I bet most of you have a scanner sitting on your desk. I have gone through at least a dozen scanners over the last few years. My wife and I used to have our own business scanning other people's pictures. That worked well during the mid 1990's when scanning and printing technology was more expensive. We had scanners for slides, scanners for photos and scanners for large format images. At that time the scanners were stand alone flatbed scanners. Today many of the scanners are integrated into multifunction printers.
Let's discuss some basics of scanning. When you are shopping for a scanner they always brag about how high their resolution is (dpi). Some will claim 1200, 2400, 4800, 6200 or more dpi. Bigger is better, right? Not in all cases. Truthfully, you will probably never use more that 300 dpi when scanning. You may use 600 dpi if you want to edit small areas or a few pixels at a time but then you are working with a very large size picture and it may bog down your computer processor. For web publishing 100 to 150 dpi are usually sufficient.

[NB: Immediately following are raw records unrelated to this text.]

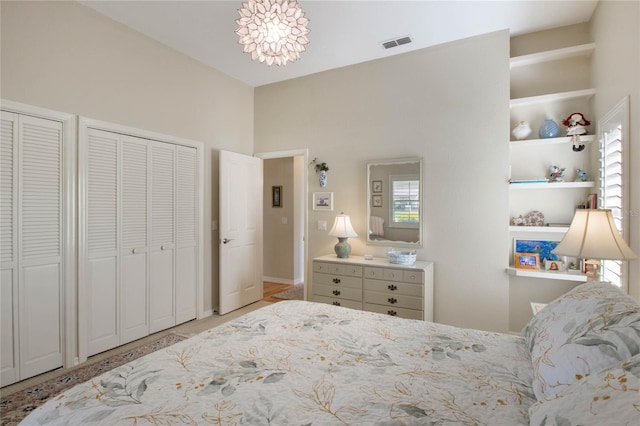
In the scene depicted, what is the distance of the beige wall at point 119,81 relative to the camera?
2.46 m

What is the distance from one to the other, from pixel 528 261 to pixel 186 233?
3.51m

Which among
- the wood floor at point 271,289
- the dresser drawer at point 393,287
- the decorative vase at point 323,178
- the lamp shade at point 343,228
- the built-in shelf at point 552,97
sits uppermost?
the built-in shelf at point 552,97

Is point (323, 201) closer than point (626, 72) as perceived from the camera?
No

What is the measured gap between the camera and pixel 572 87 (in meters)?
3.06

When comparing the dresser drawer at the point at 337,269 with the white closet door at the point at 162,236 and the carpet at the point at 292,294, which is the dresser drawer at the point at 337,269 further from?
the white closet door at the point at 162,236

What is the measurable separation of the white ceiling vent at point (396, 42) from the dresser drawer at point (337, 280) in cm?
244

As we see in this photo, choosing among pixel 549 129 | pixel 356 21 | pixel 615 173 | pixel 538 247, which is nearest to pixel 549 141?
pixel 549 129

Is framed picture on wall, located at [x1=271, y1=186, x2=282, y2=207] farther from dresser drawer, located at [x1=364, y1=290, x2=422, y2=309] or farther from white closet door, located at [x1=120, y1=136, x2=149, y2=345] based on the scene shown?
dresser drawer, located at [x1=364, y1=290, x2=422, y2=309]

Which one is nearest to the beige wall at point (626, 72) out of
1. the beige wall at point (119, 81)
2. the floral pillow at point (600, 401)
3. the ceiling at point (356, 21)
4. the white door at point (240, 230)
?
the ceiling at point (356, 21)

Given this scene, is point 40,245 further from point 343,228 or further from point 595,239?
point 595,239

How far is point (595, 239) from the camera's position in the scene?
6.39 ft

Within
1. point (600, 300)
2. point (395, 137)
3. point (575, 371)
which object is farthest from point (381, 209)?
point (575, 371)

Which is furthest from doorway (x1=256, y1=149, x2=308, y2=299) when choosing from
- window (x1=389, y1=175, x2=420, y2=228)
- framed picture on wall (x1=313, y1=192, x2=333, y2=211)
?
window (x1=389, y1=175, x2=420, y2=228)

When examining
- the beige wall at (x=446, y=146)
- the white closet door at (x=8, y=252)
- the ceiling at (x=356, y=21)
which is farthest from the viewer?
the beige wall at (x=446, y=146)
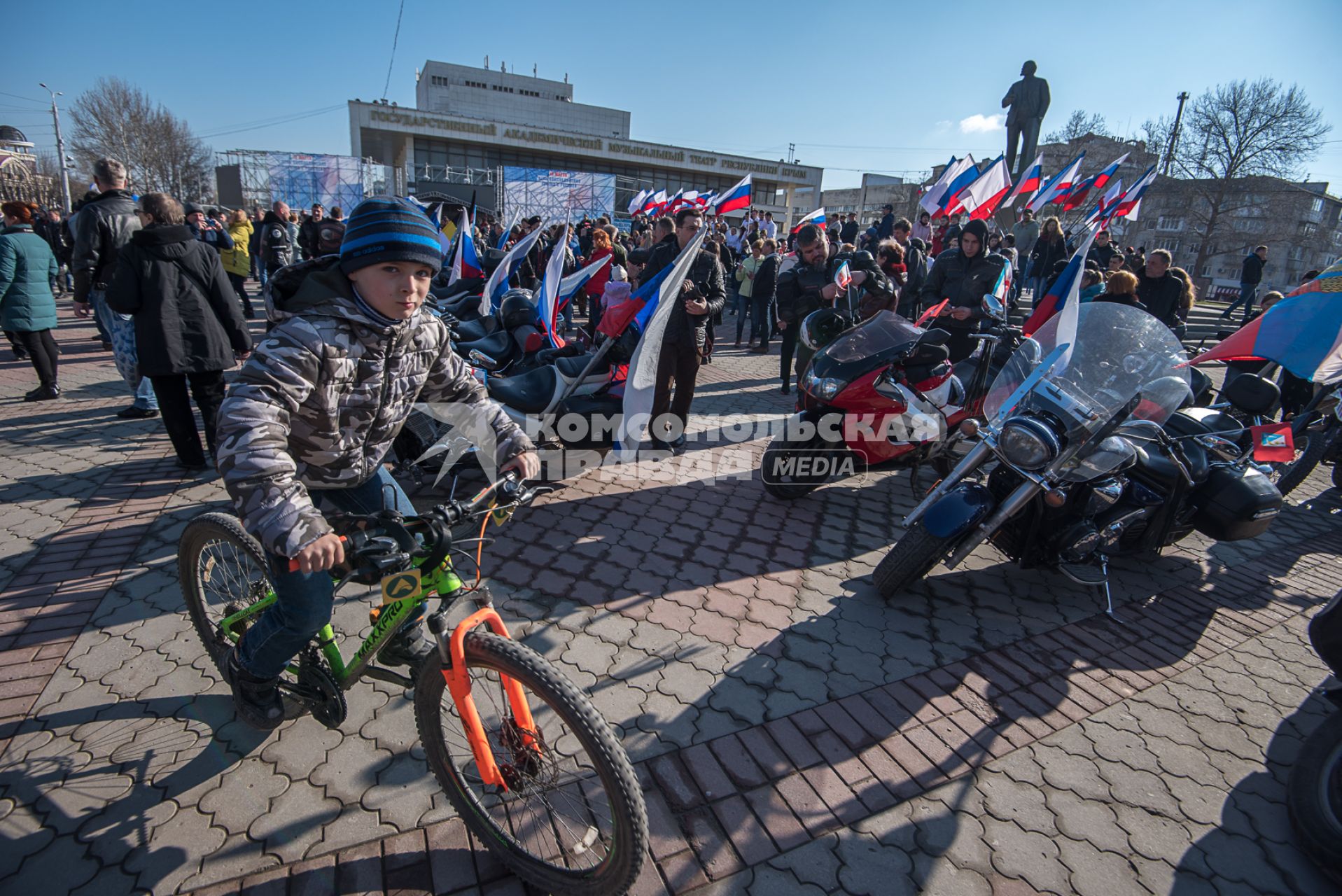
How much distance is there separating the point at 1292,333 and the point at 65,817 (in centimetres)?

Another common question is what format should I save the picture in. There are dozens of possible formats given as options. Each one has a specific purpose. I generally use two different formats depending on the purpose of the picture. TIF files have great detail but they take up more storage space. JPG files look nice and take up less space but they also have less detail. If you are editing the picture I would keep it in TIF format. If you want to e-mail it or post it to the web change it to JPG.
Why would you want to scan all your pictures? The first reason is to preserve a copy of the picture. This picture was a tin-type. We don't know who the boy is yet. If you look closely you will see several cracks in the picture. We scanned the picture and put it back in the book it come from. Within a few weeks the picture had totally disintegrated into a pile of small flakes. The digital copy is all that remains of this picture now. Additionally, pictures in old adhesive photo albums are susceptible to chemical deterioration and will change color over time. Scanning allows you the opportunity to preserve them and adjust their colors to make them look more like the original photograph.
Another reason to scan your photos is to correct any imperfections. Over time pictures discolor, get water stains, crack, bend or rip. We have had to replace many body parts on the photos we worked on. Sometimes people have wanted to modify history in different ways. We have added people to family photos and deleted people from photos. If Uncle Jim wasn't at the last holiday get together we could add him to the picture and if Aunt Jane's ex-husband was in a picture we could erase him. Generally, I don't recommend changing your genealogy related photos in this way though. But you might want to restore the missing parts.
Notice the missing corner and water stains on the photo to the left. With some fairly inexpensive graphics software you can make the picture look almost like the day it was taken. We were able to add the missing foot by taking his brother's foot and enlarging it to more closely fit his dimensions.
Another technique that I use often is to scan the entire page of pictures at once. That way you can go in, crop out the pictures one by one and save them individually. It is much quicker than lining up the scanner each time and scanning one picture at a time. Also, you eliminate the potential for damaging the photos when you take them off the adhesive backed album pages.
Scanning entire photo albums may be time consuming but just think how happy everyone will be when you hand them a CD with all of great grandma Bessie's pictures. Have fun and scan away.